● Selected excerpt:
>> Start
This example will allocate 1000GB of dedicated SSD space to your job.
We would advise you to make your ssd_rg
request to be <= 1,500
(1.5T).
The soft link, /ssd
, points to the ssd storage. You can specify /ssd
in your job script and direct your temporary files there. At the end of your job script, please remember to clean up your temporary files.
A foolproof way of doing this is to use LSF’s options for executing pre_execution commands and post_execution commands. To do this, add the following to your bsub options:
#BSUB -E “mkdir /ssd/$LSB_JOBNUM” #Create a folder before beginning execution #BSUB -Ep “rm -rf /ssd/$LSB_JOBNUM” # remove folder after job completes
Inside your LSF script, use /ssd/$JOB_NUM
as the folder in which to create and use temp files.
Monitoring GPU Usage
The LSF queuing system on Minerva is configured to gather GPU resource usage using NVIDIA Data Center GPU Manager (DCGM). This allows users to view the gpu usage of their finished jobs using bjobs -l -gpu
if the job finished within the last 30 minutes or bhist -l -gpu
otherwise.
The following is a sample of the report: (SM=streaming multiprocessors. i.e., the part of the GPU card that runs CUDA)
bjobs -l -gpu 69703953
HOST: lg07c03; CPU_TIME: 8 seconds # Indicates the job ran on host lg07c03 and the total CPU time consumed by the job was 8 seconds.
GPU ID: 2 # This sections provide information specific to each GPU used by the job.
Total Execution Time: 9 seconds # This indicates the duration the GPU was actively engaged in processing tasks for this specific job
Energy Consumed: 405 Joules # This represents the energy consumed by each GPU during its execution time.
SM Utilization (%): Avg 16, Max 100, Min 0 # SM (Streaming Multiprocessor) utilization reflects the percentage of time the Streaming Multiprocessors (which execute your GPU threads) are executing a task. The average utilization is 16%, suggesting that the GPUs were not constantly running at full capacity during the entire execution time. The maximum utilization reaching 100% indicates that at some points, the GPUs were fully engaged. The minimum utilization of 0% signifies periods when the GPUs were idle.
>> End
(Source rows)
>> Start
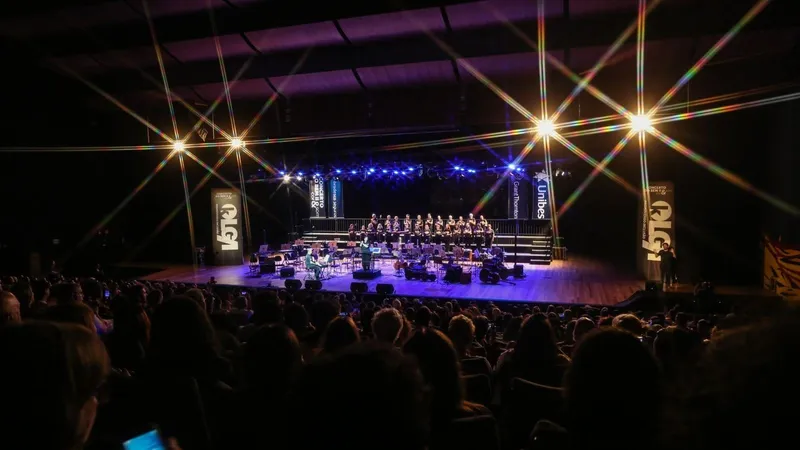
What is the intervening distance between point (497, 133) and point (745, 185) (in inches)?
255

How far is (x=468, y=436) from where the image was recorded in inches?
77.7

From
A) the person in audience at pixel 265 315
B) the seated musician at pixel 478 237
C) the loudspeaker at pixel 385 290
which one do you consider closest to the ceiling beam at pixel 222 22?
the person in audience at pixel 265 315

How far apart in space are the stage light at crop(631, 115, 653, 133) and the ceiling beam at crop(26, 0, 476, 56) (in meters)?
5.09

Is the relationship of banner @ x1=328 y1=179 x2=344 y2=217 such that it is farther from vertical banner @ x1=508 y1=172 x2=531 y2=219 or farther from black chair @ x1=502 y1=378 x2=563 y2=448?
black chair @ x1=502 y1=378 x2=563 y2=448

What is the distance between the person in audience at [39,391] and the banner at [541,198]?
2091 cm

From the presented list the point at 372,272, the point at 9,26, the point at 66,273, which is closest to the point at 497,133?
the point at 372,272

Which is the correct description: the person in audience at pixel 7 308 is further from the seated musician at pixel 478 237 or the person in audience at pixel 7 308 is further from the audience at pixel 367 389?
the seated musician at pixel 478 237

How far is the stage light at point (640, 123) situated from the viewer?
10.2 meters

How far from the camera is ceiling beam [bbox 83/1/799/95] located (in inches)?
310

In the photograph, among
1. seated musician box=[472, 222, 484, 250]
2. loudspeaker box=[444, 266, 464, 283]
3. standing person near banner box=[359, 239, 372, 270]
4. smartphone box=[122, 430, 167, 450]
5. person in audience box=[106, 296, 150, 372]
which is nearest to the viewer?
smartphone box=[122, 430, 167, 450]

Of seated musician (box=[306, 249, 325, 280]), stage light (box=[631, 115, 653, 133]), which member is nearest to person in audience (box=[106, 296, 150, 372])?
stage light (box=[631, 115, 653, 133])

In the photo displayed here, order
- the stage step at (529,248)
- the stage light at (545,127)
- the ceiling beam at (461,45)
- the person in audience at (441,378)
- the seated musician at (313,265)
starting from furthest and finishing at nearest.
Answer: the stage step at (529,248), the seated musician at (313,265), the stage light at (545,127), the ceiling beam at (461,45), the person in audience at (441,378)

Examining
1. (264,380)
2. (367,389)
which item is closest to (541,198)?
(264,380)

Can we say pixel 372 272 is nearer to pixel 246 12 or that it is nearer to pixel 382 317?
pixel 246 12
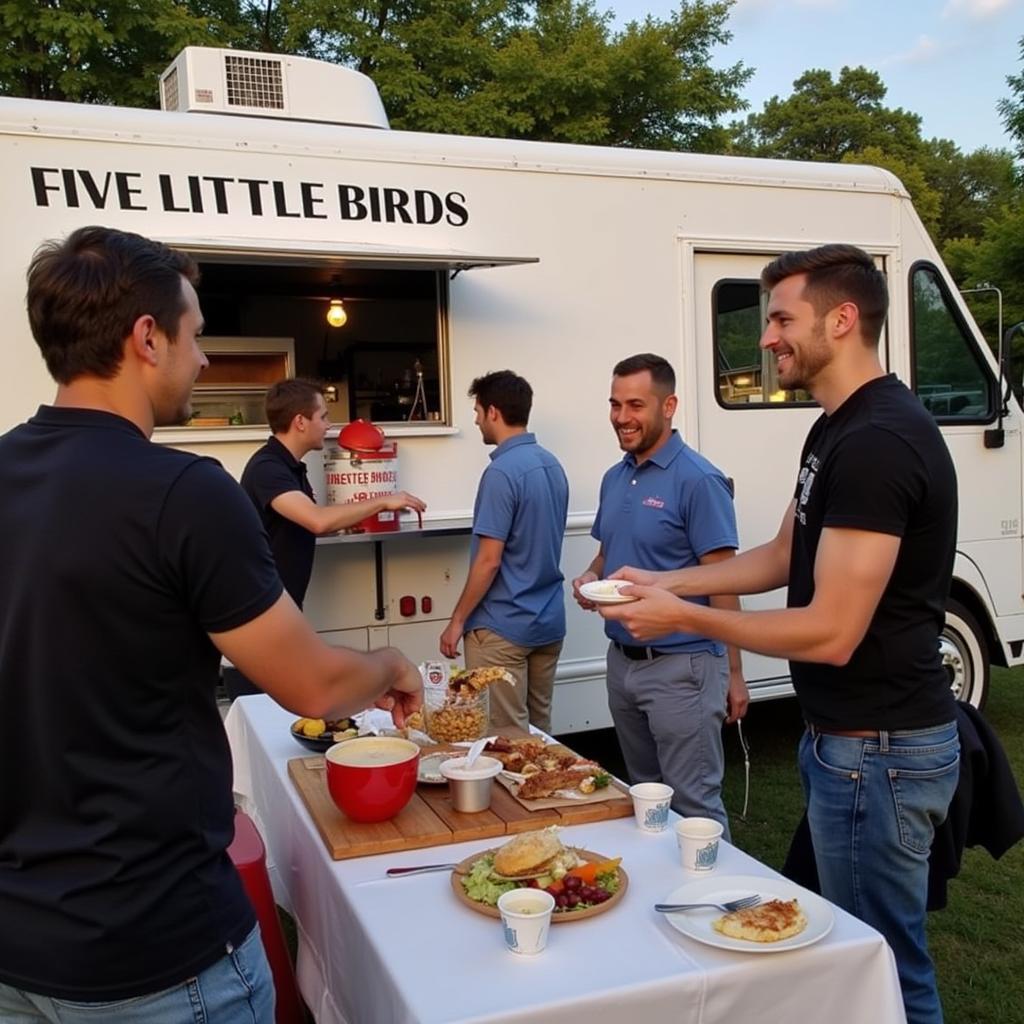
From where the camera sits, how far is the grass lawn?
344 cm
>> End
● Exercise requirements:
(a) List, in order of appearance, every field name in the excerpt's sample report that is followed by a colon and a value.
(b) Swap "temporary files" for "scratch files" and restate the excerpt from "This example will" up to and including "use temp files.".
Rely solely on the excerpt when responding.

● Expected responses:
(a)
HOST
CPU_TIME
GPU ID
Total Execution Time
Energy Consumed
SM Utilization (%)

(b)
This example will allocate 1000GB of dedicated SSD space to your job.
We would advise you to make your ssd_rg
request to be <= 1,500
(1.5T).
The soft link, /ssd
, points to the ssd storage. You can specify /ssd
in your job script and direct your scratch files there. At the end of your job script, please remember to clean up your scratch files.
A foolproof way of doing this is to use LSF’s options for executing pre_execution commands and post_execution commands. To do this, add the following to your bsub options:
#BSUB -E “mkdir /ssd/$LSB_JOBNUM” #Create a folder before beginning execution #BSUB -Ep “rm -rf /ssd/$LSB_JOBNUM” # remove folder after job completes
Inside your LSF script, use /ssd/$JOB_NUM
as the folder in which to create and use temp files.